═══ EXCERPT

Price Overview
The petroleum complex took yesterday’s larger than expected build in API stocks of 4.2 mb in stride, working higher on buying interest linked to potential for improved demand in the 2nd half of 2021 spurred by the US and Chinese economies, and a recovery in economic activity in Europe as the pace of vaccinations picks up. The optimistic tone was supported by Goldman Sachs forecasting that oil demand will see the largest increase ever, rising by 5.2 mb/d over the next few months. The forecast suggested that the easing of international travel restrictions in May would hike jet fuel demand by as much as 1.5 mb/d. The market ignored continuing reports that COVID infections in India were on the rise and instead considered the pace of additional aid from major economic powers to help their efforts to fight the rise in infections and assist in vaccination efforts.

══════
═══ RECORDS SUPPLIED

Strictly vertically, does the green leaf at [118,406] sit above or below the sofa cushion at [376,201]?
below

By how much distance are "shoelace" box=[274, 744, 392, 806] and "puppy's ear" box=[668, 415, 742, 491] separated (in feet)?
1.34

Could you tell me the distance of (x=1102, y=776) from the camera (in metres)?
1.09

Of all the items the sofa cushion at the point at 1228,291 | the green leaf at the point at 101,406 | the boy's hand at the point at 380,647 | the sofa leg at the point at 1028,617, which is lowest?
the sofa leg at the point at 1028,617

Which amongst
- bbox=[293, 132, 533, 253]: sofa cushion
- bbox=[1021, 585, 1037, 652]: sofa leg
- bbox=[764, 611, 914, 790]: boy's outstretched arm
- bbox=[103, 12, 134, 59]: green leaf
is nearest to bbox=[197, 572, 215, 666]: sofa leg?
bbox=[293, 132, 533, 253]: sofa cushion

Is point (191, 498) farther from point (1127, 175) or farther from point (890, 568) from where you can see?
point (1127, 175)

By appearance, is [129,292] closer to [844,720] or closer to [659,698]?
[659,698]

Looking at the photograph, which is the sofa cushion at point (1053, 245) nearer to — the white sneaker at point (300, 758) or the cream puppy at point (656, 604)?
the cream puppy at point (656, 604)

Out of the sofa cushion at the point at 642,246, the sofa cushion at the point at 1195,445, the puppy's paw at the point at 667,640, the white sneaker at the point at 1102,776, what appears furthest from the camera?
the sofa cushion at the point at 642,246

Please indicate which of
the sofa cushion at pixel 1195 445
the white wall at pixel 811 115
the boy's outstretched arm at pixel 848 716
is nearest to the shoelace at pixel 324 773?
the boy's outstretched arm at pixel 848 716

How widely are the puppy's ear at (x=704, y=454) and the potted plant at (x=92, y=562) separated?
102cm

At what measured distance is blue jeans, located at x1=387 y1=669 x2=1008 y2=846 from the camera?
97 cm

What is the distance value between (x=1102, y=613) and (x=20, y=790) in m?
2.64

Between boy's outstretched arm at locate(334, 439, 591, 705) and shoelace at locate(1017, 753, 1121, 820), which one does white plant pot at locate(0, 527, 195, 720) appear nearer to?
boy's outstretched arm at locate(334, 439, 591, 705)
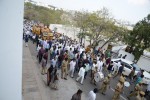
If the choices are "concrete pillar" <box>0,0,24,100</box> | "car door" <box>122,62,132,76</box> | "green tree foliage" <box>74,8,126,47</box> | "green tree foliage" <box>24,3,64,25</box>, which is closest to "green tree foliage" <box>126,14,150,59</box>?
"green tree foliage" <box>74,8,126,47</box>

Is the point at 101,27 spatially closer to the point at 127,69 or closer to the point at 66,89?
the point at 127,69

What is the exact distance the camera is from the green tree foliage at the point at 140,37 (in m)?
23.2

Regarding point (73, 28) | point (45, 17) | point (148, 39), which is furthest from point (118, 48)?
point (45, 17)

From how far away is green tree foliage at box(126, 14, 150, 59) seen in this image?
23.2m

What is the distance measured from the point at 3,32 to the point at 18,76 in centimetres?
130

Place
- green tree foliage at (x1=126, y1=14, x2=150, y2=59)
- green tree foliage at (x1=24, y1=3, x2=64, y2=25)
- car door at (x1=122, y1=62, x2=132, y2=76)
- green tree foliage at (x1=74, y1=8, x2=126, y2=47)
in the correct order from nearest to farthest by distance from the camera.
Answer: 1. car door at (x1=122, y1=62, x2=132, y2=76)
2. green tree foliage at (x1=126, y1=14, x2=150, y2=59)
3. green tree foliage at (x1=74, y1=8, x2=126, y2=47)
4. green tree foliage at (x1=24, y1=3, x2=64, y2=25)

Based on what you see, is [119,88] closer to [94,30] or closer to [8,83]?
[8,83]

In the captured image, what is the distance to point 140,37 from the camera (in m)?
23.8

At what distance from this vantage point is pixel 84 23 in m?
28.2

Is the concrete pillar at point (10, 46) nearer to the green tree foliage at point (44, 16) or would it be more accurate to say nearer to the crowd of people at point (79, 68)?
the crowd of people at point (79, 68)

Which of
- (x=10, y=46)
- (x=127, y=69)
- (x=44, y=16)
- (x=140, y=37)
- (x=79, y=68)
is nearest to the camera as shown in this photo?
(x=10, y=46)

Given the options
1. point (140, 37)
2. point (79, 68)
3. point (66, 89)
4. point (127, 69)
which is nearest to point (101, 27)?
point (140, 37)

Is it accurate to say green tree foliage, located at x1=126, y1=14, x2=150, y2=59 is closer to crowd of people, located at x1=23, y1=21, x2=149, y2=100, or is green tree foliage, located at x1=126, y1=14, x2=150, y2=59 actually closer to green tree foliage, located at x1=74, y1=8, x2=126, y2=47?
green tree foliage, located at x1=74, y1=8, x2=126, y2=47

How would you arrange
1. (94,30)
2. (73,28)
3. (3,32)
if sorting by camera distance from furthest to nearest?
(73,28)
(94,30)
(3,32)
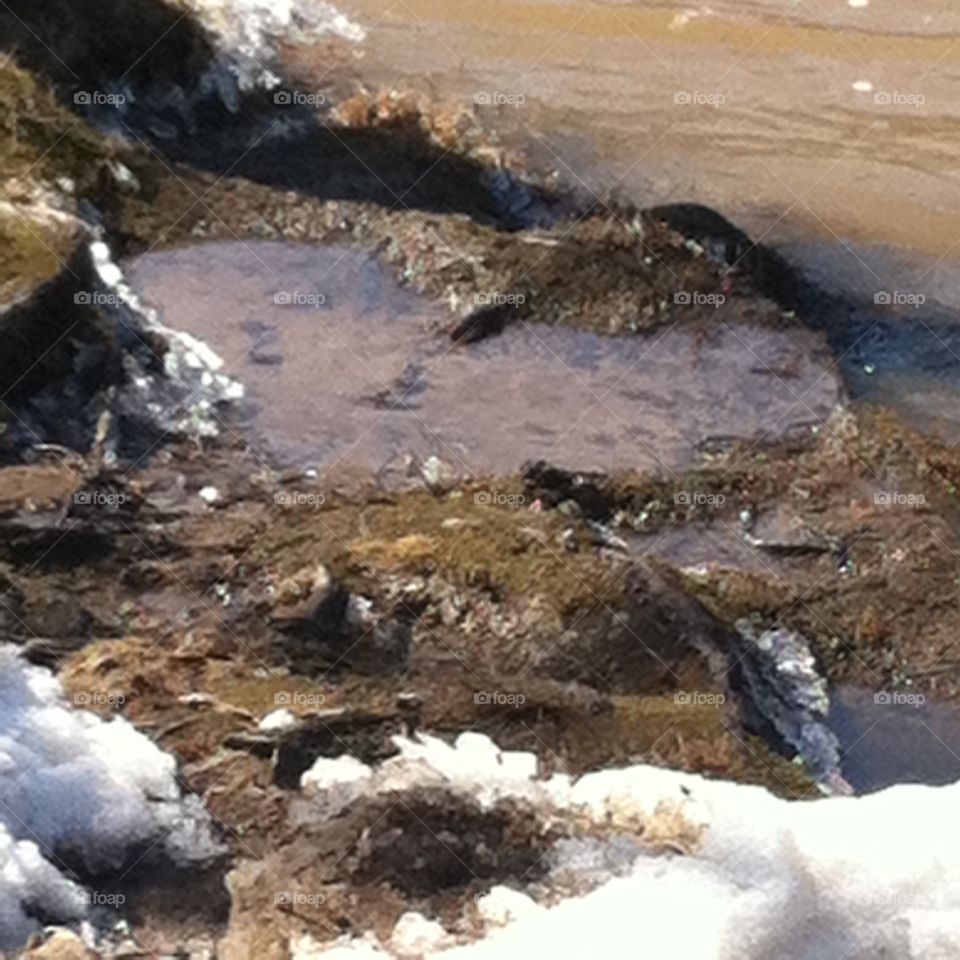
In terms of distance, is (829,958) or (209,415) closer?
(829,958)

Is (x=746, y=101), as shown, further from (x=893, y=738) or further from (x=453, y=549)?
(x=893, y=738)

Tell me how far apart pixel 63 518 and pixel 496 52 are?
8423mm

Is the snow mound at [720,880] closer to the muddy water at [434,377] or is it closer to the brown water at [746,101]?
the muddy water at [434,377]

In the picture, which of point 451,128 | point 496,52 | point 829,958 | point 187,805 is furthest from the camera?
point 496,52

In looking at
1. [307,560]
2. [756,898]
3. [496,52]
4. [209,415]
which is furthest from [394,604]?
[496,52]

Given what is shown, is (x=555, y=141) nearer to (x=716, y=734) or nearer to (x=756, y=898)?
(x=716, y=734)

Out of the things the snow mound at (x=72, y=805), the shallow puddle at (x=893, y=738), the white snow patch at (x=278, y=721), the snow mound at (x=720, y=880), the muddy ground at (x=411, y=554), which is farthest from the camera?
the shallow puddle at (x=893, y=738)

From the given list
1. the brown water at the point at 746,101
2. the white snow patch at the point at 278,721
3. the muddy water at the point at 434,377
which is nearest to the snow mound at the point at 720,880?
the white snow patch at the point at 278,721

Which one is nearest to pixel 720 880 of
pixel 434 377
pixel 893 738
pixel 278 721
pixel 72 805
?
pixel 278 721

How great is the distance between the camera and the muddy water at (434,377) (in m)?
11.1

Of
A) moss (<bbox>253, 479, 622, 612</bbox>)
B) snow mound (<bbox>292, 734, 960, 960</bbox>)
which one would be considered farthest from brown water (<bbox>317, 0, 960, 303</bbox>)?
snow mound (<bbox>292, 734, 960, 960</bbox>)

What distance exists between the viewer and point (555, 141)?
14.5 m

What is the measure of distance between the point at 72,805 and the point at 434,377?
5.52m

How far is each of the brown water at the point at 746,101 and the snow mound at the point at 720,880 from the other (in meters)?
7.27
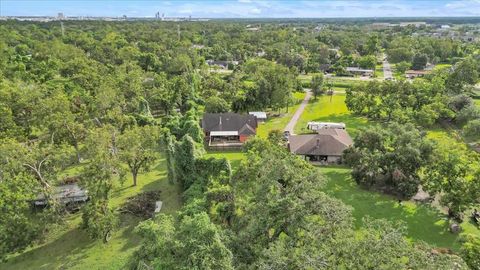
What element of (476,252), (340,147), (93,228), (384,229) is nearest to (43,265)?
(93,228)

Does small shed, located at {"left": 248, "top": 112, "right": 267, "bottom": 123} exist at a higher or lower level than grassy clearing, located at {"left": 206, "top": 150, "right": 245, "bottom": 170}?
higher

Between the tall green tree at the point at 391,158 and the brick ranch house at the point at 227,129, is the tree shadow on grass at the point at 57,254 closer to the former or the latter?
the brick ranch house at the point at 227,129

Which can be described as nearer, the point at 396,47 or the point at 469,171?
the point at 469,171

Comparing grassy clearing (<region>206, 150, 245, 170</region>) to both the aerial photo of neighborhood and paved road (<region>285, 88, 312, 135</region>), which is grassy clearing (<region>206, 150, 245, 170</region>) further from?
paved road (<region>285, 88, 312, 135</region>)

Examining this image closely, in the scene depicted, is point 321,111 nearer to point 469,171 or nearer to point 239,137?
point 239,137

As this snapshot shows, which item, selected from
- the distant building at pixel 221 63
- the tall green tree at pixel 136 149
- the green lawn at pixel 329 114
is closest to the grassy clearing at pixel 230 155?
the tall green tree at pixel 136 149

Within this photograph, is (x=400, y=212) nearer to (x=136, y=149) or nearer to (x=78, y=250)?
(x=136, y=149)

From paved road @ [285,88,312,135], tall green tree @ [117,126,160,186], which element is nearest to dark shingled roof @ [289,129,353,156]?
paved road @ [285,88,312,135]

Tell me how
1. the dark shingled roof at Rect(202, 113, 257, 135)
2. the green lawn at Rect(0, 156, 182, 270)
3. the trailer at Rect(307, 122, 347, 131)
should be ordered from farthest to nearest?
1. the trailer at Rect(307, 122, 347, 131)
2. the dark shingled roof at Rect(202, 113, 257, 135)
3. the green lawn at Rect(0, 156, 182, 270)

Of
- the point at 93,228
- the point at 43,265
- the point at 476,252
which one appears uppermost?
the point at 476,252
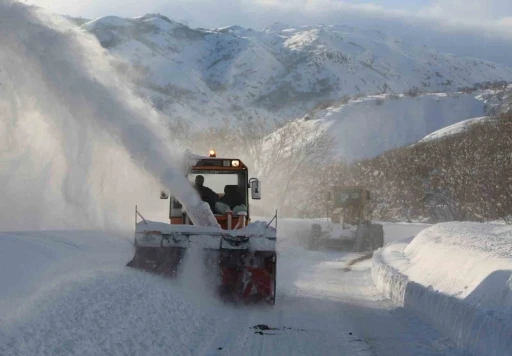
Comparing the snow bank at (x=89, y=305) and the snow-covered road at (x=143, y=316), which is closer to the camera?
the snow bank at (x=89, y=305)

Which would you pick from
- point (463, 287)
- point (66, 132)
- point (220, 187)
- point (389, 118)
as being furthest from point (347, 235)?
point (389, 118)

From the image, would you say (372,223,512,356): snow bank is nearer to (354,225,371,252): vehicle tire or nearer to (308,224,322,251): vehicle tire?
(354,225,371,252): vehicle tire

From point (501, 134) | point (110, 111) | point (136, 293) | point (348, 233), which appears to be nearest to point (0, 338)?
point (136, 293)

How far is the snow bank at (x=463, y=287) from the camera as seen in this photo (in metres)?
7.53

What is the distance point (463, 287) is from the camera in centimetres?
945

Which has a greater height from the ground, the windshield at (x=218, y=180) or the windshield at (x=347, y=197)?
the windshield at (x=347, y=197)

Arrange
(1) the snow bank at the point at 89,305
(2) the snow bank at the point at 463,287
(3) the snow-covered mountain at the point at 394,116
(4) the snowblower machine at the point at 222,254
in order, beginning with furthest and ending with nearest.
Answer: (3) the snow-covered mountain at the point at 394,116, (4) the snowblower machine at the point at 222,254, (2) the snow bank at the point at 463,287, (1) the snow bank at the point at 89,305

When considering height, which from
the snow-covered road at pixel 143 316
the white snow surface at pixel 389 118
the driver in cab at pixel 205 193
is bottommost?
the snow-covered road at pixel 143 316

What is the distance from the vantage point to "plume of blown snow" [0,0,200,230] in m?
13.5

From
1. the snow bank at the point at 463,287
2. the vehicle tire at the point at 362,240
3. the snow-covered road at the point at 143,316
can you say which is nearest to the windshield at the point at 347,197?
the vehicle tire at the point at 362,240

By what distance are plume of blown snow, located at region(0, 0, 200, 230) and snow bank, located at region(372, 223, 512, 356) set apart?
170 inches

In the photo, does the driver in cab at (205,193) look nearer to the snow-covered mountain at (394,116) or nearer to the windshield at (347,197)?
the windshield at (347,197)

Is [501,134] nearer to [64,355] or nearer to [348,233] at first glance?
[348,233]

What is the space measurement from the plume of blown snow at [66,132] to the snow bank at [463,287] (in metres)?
4.32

══════

Copy the oil price overview word for word, from "Price Overview" up to and including "in vaccination efforts.".

Price Overview
The petroleum complex took yesterday’s larger than expected build in API stocks of 4.2 mb in stride, working higher on buying interest linked to potential for improved demand in the 2nd half of 2021 spurred by the US and Chinese economies, and a recovery in economic activity in Europe as the pace of vaccinations picks up. The optimistic tone was supported by Goldman Sachs forecasting that oil demand will see the largest increase ever, rising by 5.2 mb/d over the next few months. The forecast suggested that the easing of international travel restrictions in May would hike jet fuel demand by as much as 1.5 mb/d. The market ignored continuing reports that COVID infections in India were on the rise and instead considered the pace of additional aid from major economic powers to help their efforts to fight the rise in infections and assist in vaccination efforts.